The Big Four consist of PricewaterhouseCoopers (PwC), Deloitte, Ernst & Young, and KPMG – together, they have dominated the Nigerian audit industry, creating an oligopoly system, devoid of domestic audit firms.
In the private sector, there are two audit-types; internal and external auditors, used by quoted or private companies to evaluate their accounts. The internal are employees of a company, but the external are outsourced auditors brought in to audit the accounts of companies.
Of the ten most valuable companies tracked – Dangote Cement, MTN Nigeria, Airtel Nigeria, BUA Cement, Nestle, GTBank, Zenith Bank, Nigerian Breweries, Stanbic IBTC Bank and Lafarge Cement – on the Nigerian Stock Exchange, none hired a Nigerian-owned audit firm.
This is a culture among companies listed on the NSE’s Premium and Main board, which shows locally-owned audit firms are playing second fiddle to foreign-owned firms in Nigeria’s audit market.

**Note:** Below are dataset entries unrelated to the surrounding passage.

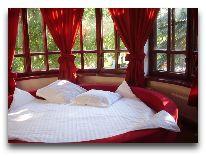 дом отдыха A.V.: Апартаменты романтика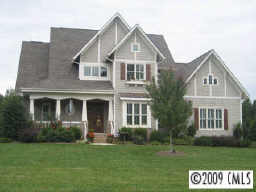 Lake Norman Short Sale - Front of Home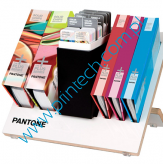Wzorniki Pantone Plus Reference Library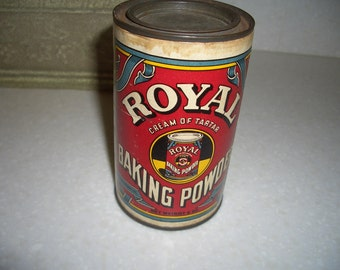 Vintage Can of Royal Cream of Tartar Baking Powder---Standard Brands Inc.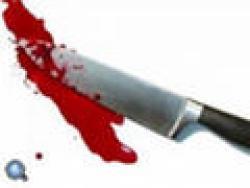 Душевнобольная мать убила и съела собственных детей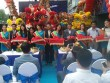 Piaggio Sang Trọng khai trương showroom mới tại quận Tân Phú TP.HCM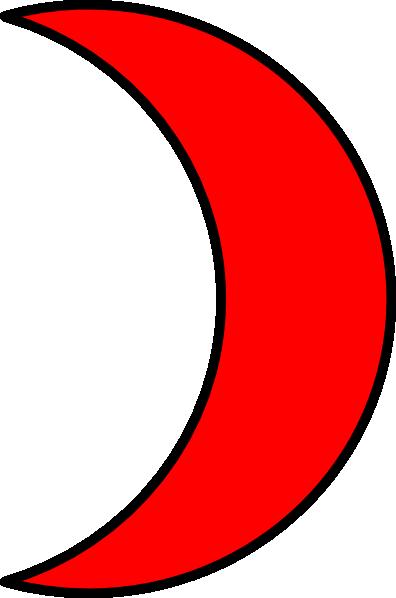 396x598 Moon Clip Art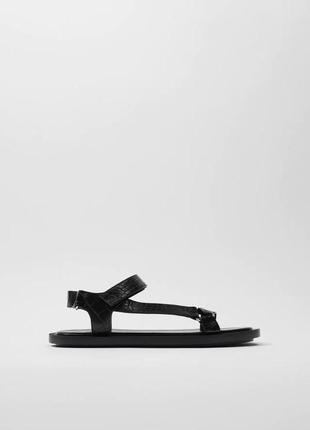 Новые женские сандалии zara 37 босоножки zara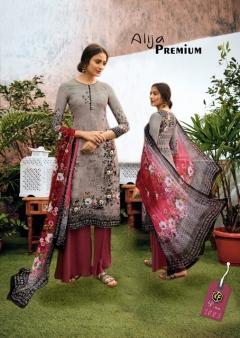 Alija Premium Luxury Printed Dress Materials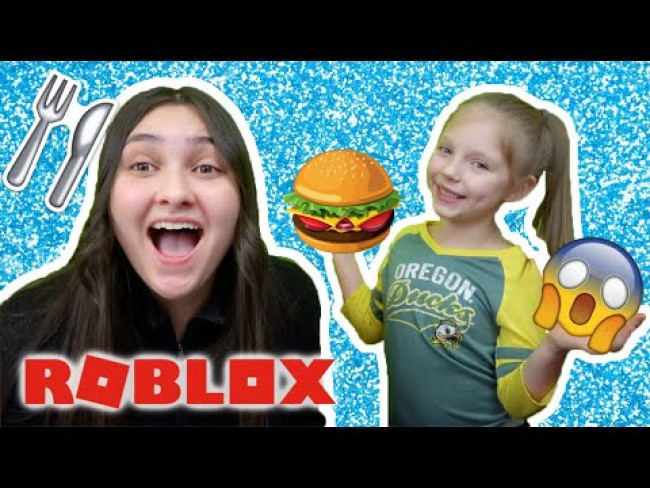 KAIA and SISSY play ROBLOX! Restaurant TYCOON! KIDS GAMING. The TOYTASTIC Sisters. FUNNY KIDS SKIT!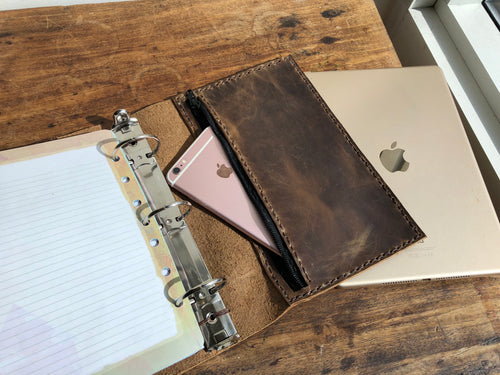 A5 planner, 3 ring binder, Leather a5 notebook, iPad mini pocket organizer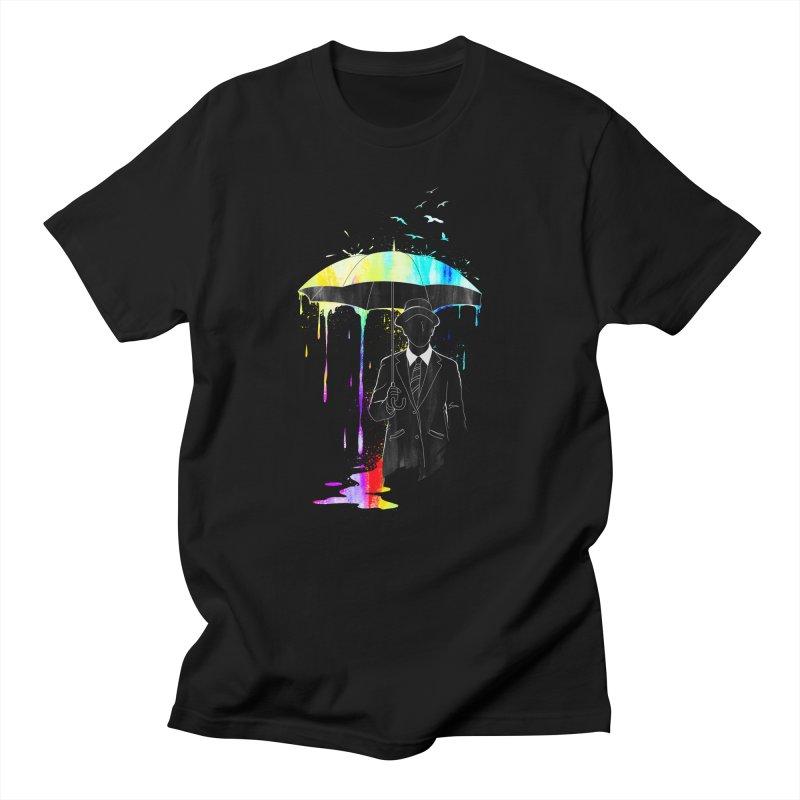 Under the Rain Men's T-shirt by gorix's Artist Shop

Findings by Ripples Nigeria showed that these companies, all of which have a market value between N400 billion to N4.02 trillion, account for the largest share of revenue grossed by the Nigerian audit industry.
In the financial statements of the companies tracked by Ripples Nigeria, only six revealed the fees it paid to auditors, while Lafarge Africa, Nestle, Airtel and Nigerian Breweries didn’t report their auditors’ remuneration in the nine months under review.

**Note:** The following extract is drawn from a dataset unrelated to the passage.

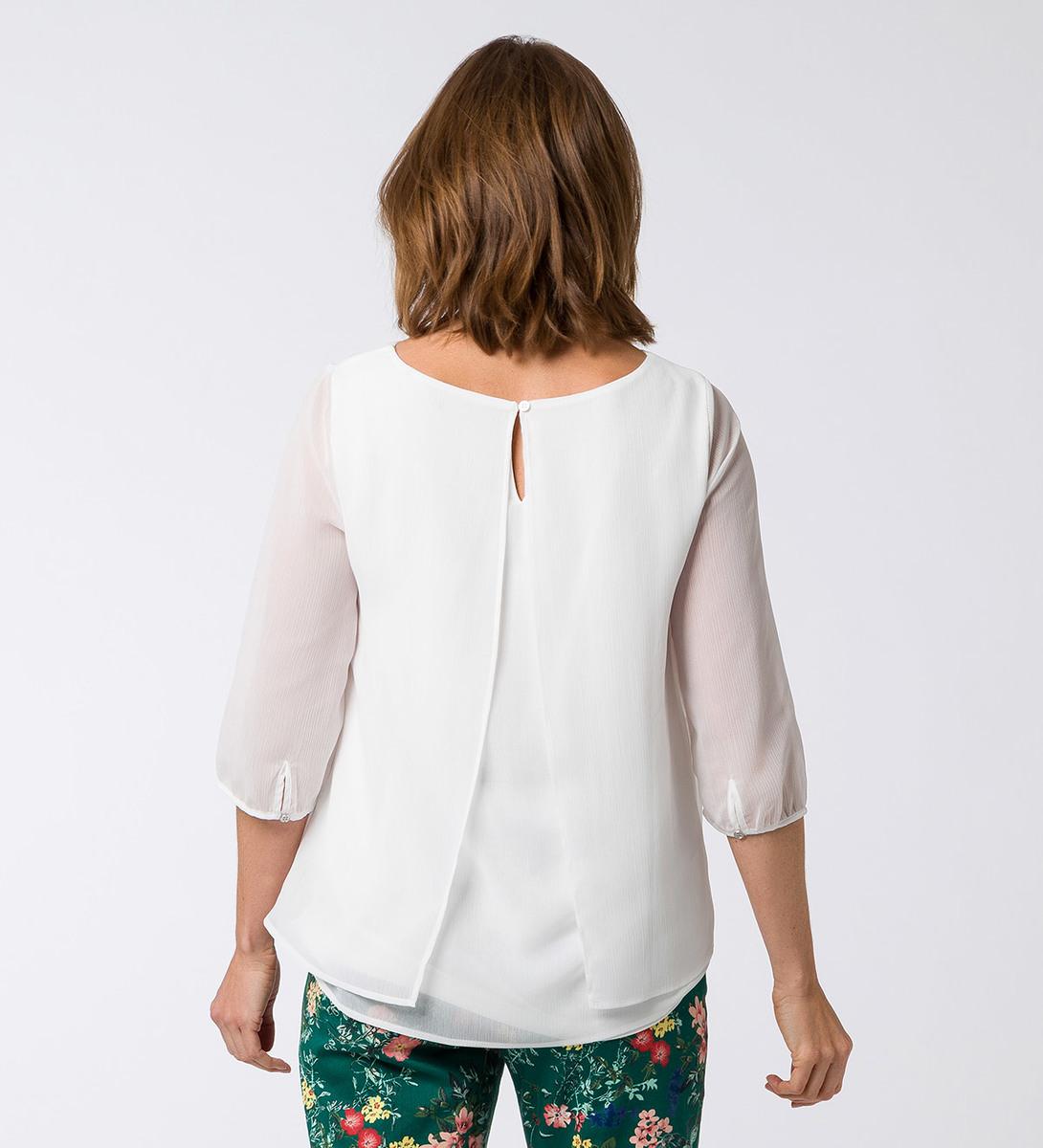 Bluse im Lagen-Look in offwhite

Dangote Cement paid N487 million to KPMG in nine months for its audit service, MTN credited Ernst & Young with N236.03 million, PwC received N646.59 million and N573 million from GTBank and Zenith Bank respectively.
Stanbic IBTC paid N284 million as Auditors fee, but didn’t name the Auditor, however, its profile on NSE showed KPMG. BUA Cement paid over N200 million as Auditor’s fee. The company didn’t name its auditor, but its NSE profile showed PwC. Meanwhile, Lafarge Africa hired the services of KPMG, Nestle’s account was audited by Ernst & Young, Nigerian Brewery NSE profile displayed Deloitte, while Airtel’s auditor was not revealed.

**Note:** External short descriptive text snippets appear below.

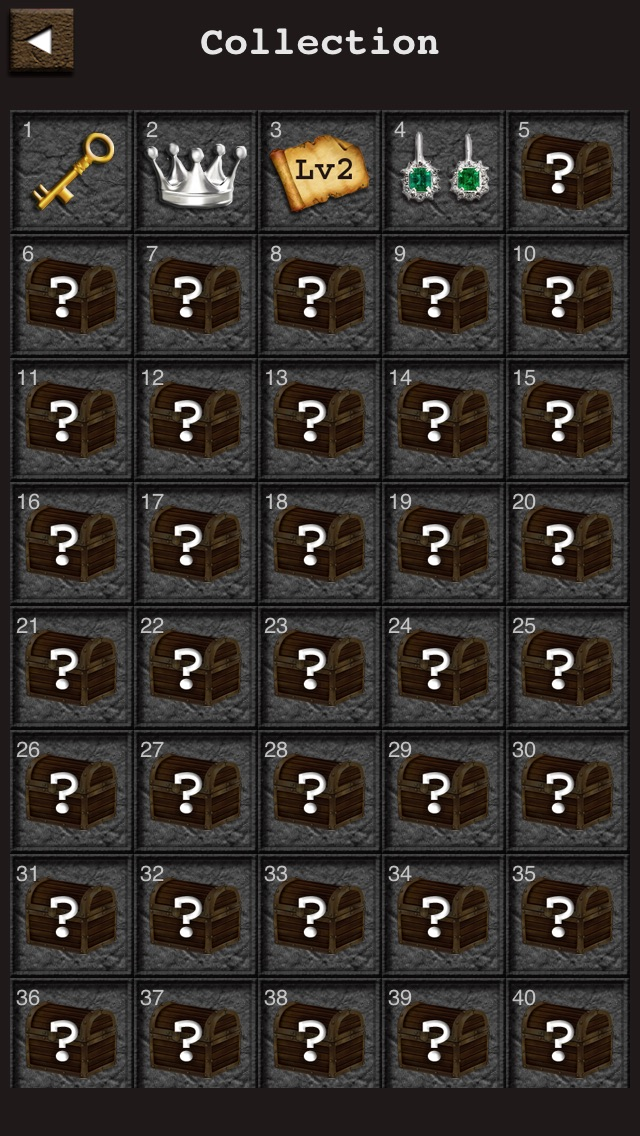 The 宝箱のスクリーンショット4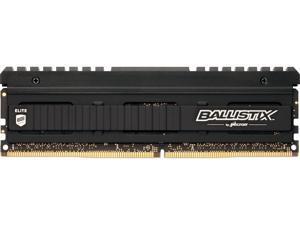 Ballistix Elite 16GB Single DDR4 3200 MT/s (PC4-25600) DR x8 DIMM 288-Pin - BLE16G4D32AEEA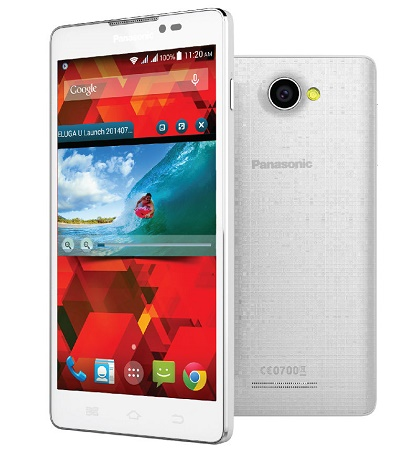 Panasonic-P55-official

According to a Nigerian auditor, Akin Bello, he told Ripples Nigeria that local firms will continue to play second fiddle to international firms as they are not equipped to compete against PwC, Deloitte, Ernst & Young, and KPMG.
Bello said large corporations are taking their accounts to international firms because locally-owned audit firms are not adequately staffed, as most are sole-proprietorship unlike the foreign firms operating in Nigeria.
“Nigerian audit firms are not adequately staffed. They are mostly sole-proprietorship consultancy service that has only the Managing Partner and other low level staff. So they won’t be able to meet the expertise that is expected by international companies… so it will have effect on the quality of report and audit they will turn out.” Bello said such is the bane of local audit firms.
According to him, for local firms to be effective and able to compete against foreign-owned audit firms, they must merge to have a strong workforce and expertise that can withstand PwC, Deloitte, Ernst & Young, and KPMG.